# Sticky  Rock Drilling 101



## 00nothing

Some people were interested with the towers i have built for my tank and asked me to document it and since a friend of mine was wanting me to build him one out of my leftever rock here is a quick pictured DIY tutorial

1. Tools Needed
First thing u are going to need will be the drill bit and drill, I used a regular masonry bit that was rated for stone only because it was the cheapest and i didnt want to spend a lot of money for a project that I wasnt sure would work. I reccomend at least a good powered corded drill for doing this some people reccomend a hammer drill to make the job even easier ( For the pics i was using a 12v firestorm cordless not ideal for doing this job). For the support rod i used 3/4 pvc piping it was cheap and easy to get some people use acrylic rod which in my area would have been slightly tougher to find and undoubtedly more expensive, I say use whatever u feel comfortable with
*note: 3/4 masonry bit is smaller than the outside diameter of 3/4 pvc so some reaming of every hole i drilled was required this was quite simple by jsut twisting the bit around in the hole










2. Selecting the rock
(I kinda jumped the gun and started drilling before i remembered i was supposed to document it) Try to find pieces that appear like they might fit together is some way i.e... (this crack lines up with that ridge, that sort of thing). Once you have your pieces picked out try to dry fit them together to get a general idea of what the completed pile should look like, you may need a second set of hands for this step.










3. Drilling and Assembly
When drilling start with your base piece (you are best to choose a heavy flat bottomed piece as this will dictate the stability of the whole structure) making sure you have it sitting on a flat surface start drilling u will find that the first part of the rock will be a little tough to get through but jsut let the drill do the work go slowly once u crack through the surface it gets a lot easier (at least with my rock it did), have a piece of your support rod handy and make sure it is cut to jsut slightly longer than the height of your finshed stack you can trim it back later.

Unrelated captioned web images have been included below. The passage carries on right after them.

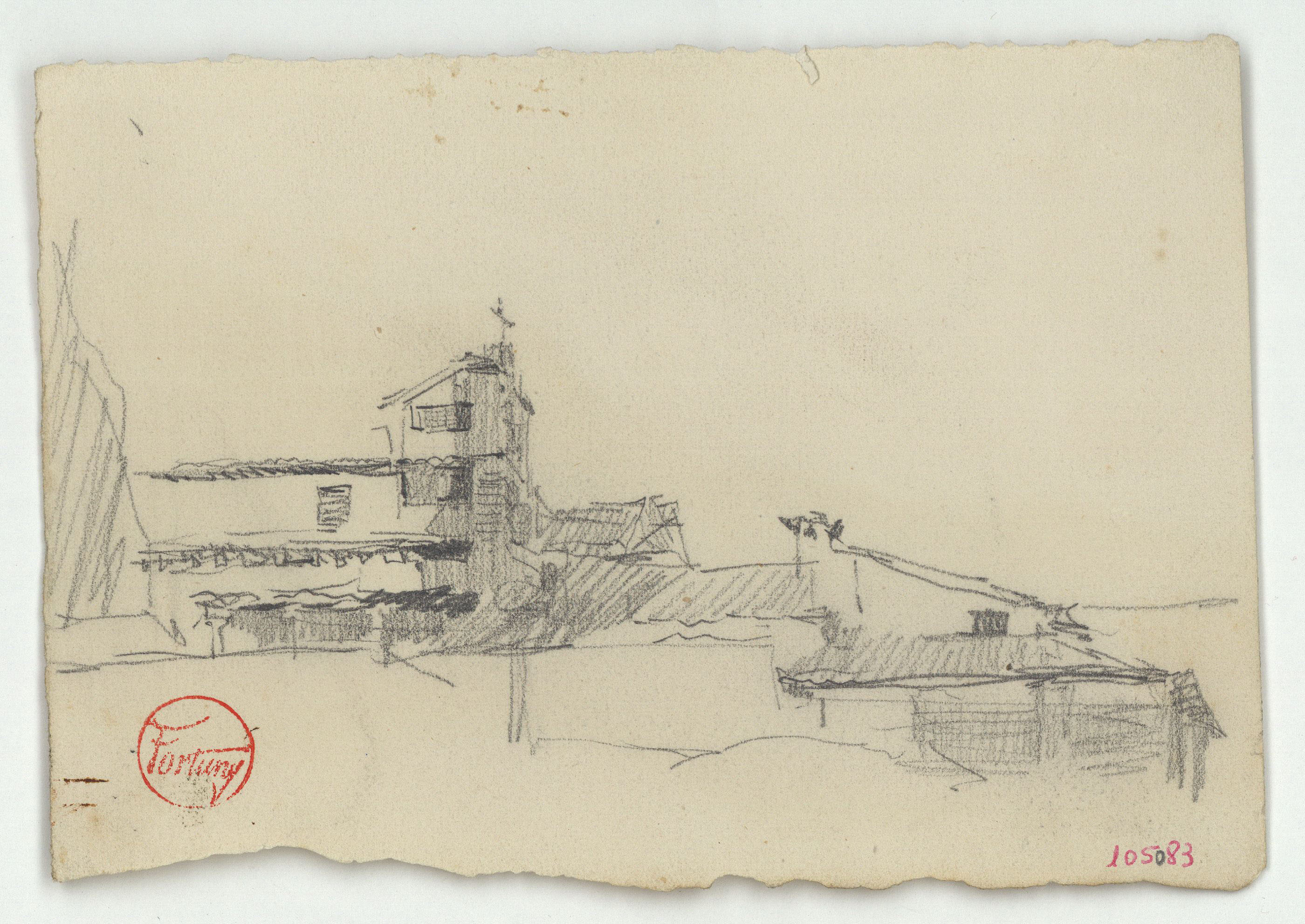 image for: Marià Fortuny - Població - Cap a 1867-1872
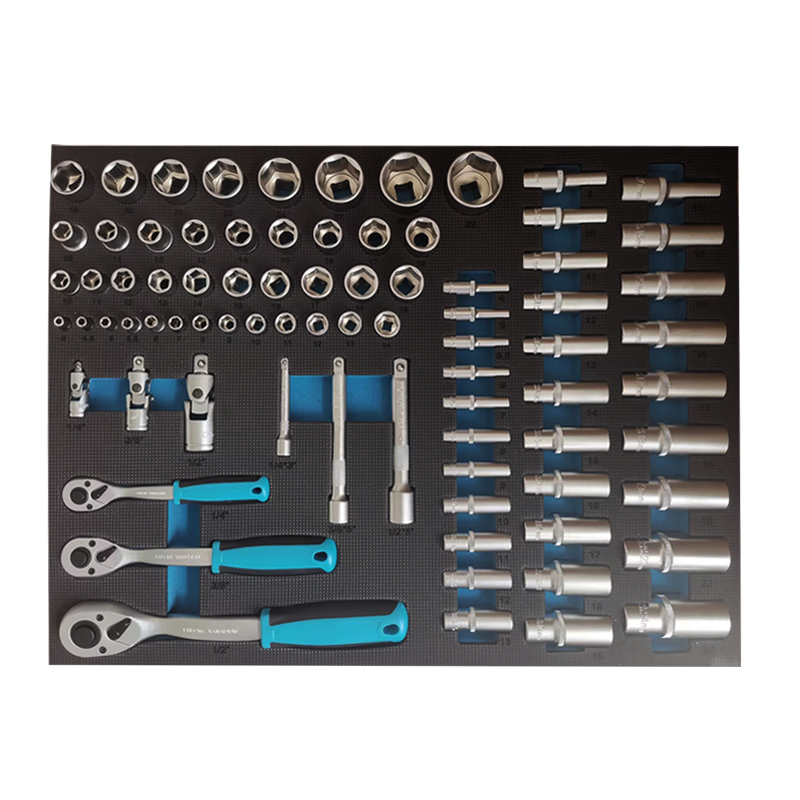 287PCS 프리미엄 CR-V 공구 세트, 모듈식 디자 - Tools Use In Workshop 리뷰 및 가격
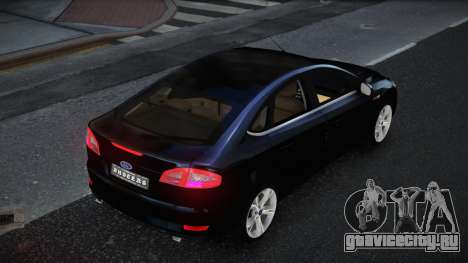 Ford Mondeo Penut для GTA 4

As you are drilling keep checking the angles and depth of your hole using the support rod.










Once you have the base done continue on to your next pieces fitting them one at a time getting an idea of how you want it to look but at the same time performing the most important step in this whole thing, balancing the rock so that the end structure does not become unstable. by extending one rock this way and another rock that way it is very easily achieved



















Once you get to the end you will have some pvc left sticking out at this point u can either cut it back so that it is slightly shorter thanthe structure or you can creat a cap piece (For this project i decided to use a cap)



















Now just take it all apart paying close attention to how you had it put together give it a rinse to remove all the excess dust and mud (note this project will cause your tank to go cloudy when u put it back in but the cloudiness only lasted a few hrs in my tank) Now reassemble in the tank and voila u have yourself a beautiful rock feature that will ahve people guessing what kind of glue you used to stick it together










For more pics feel free to visit my photobucket page
http://photobucket.com/albums/0603/00nothi...0drilling/?sc=5


----------



## NTcaribe

nice job, this needs to be pinned


----------



## 00nothing

NTcaribe said:


> nice job, this needs to be pinned


Hey kev and yes that is your rock u likes


----------



## Raptor

Yes it does Looks very cool 0nothing! I am planing something similar. Nice work there!


----------



## Fresh2salt

DAmn thats awesome idea !


----------